Data for processing:
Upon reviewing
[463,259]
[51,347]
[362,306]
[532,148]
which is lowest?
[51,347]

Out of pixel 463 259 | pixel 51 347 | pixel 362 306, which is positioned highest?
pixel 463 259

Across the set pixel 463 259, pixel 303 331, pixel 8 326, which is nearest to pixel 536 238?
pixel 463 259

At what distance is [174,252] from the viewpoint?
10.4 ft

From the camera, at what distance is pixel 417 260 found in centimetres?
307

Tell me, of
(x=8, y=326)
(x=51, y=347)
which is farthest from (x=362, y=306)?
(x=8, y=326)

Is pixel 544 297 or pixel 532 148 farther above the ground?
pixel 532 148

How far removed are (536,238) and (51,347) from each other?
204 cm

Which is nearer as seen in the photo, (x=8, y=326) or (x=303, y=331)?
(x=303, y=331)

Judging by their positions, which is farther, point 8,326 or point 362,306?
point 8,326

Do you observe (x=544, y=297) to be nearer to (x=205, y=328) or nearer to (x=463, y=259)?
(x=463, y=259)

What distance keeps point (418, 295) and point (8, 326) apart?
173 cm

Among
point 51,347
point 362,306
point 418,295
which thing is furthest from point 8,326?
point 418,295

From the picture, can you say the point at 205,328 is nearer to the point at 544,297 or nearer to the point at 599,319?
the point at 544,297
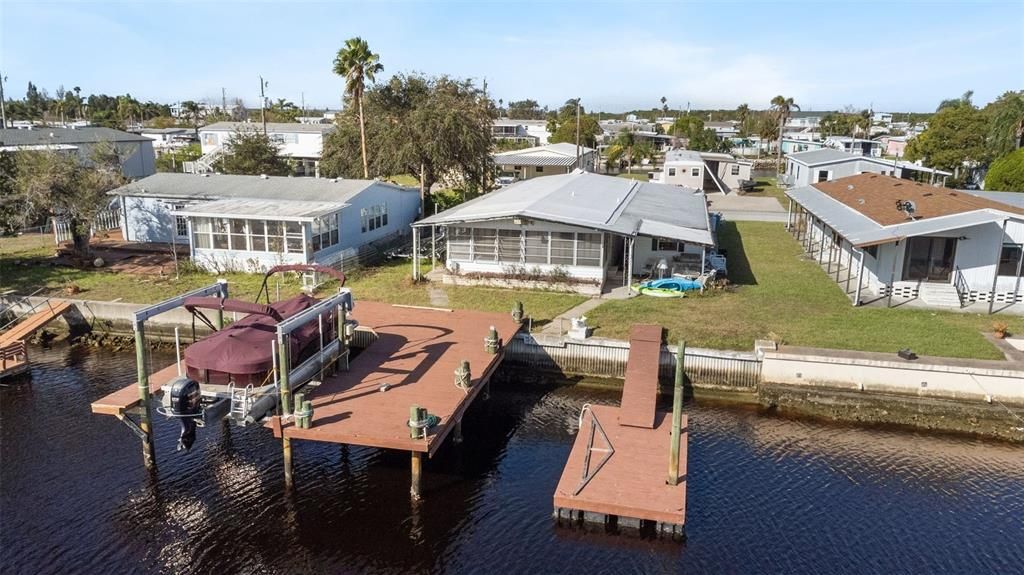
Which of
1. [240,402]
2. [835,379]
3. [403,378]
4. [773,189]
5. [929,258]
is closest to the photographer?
[240,402]

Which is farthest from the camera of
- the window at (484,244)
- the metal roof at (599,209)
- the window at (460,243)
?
the window at (460,243)

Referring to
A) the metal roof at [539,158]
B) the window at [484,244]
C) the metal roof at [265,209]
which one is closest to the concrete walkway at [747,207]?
the metal roof at [539,158]

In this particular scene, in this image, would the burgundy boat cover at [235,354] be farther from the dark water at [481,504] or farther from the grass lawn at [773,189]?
the grass lawn at [773,189]

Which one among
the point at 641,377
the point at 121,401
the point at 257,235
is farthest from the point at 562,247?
the point at 121,401

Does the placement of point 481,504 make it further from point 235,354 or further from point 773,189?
point 773,189

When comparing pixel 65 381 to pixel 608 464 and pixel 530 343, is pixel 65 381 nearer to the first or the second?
pixel 530 343

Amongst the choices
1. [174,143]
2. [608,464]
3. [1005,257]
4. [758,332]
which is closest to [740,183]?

Task statement: Render the item lines from the one containing "Does the placement" through the end of the items, inclusive, as a Markdown table with the columns Row and Item line, numbering each row and skipping blank lines.

Final result:
| Row | Item line |
|---|---|
| 1 | Does the placement of point 481,504 make it further from point 235,354 or further from point 773,189? |
| 2 | point 773,189 |
| 3 | When comparing pixel 65 381 to pixel 608 464 and pixel 530 343, is pixel 65 381 nearer to the first or the second? |
| 4 | pixel 530 343 |
| 5 | Amongst the choices |
| 6 | 1. [174,143] |
| 7 | 2. [608,464] |
| 8 | 3. [1005,257] |
| 9 | 4. [758,332] |
| 10 | which is closest to [740,183]? |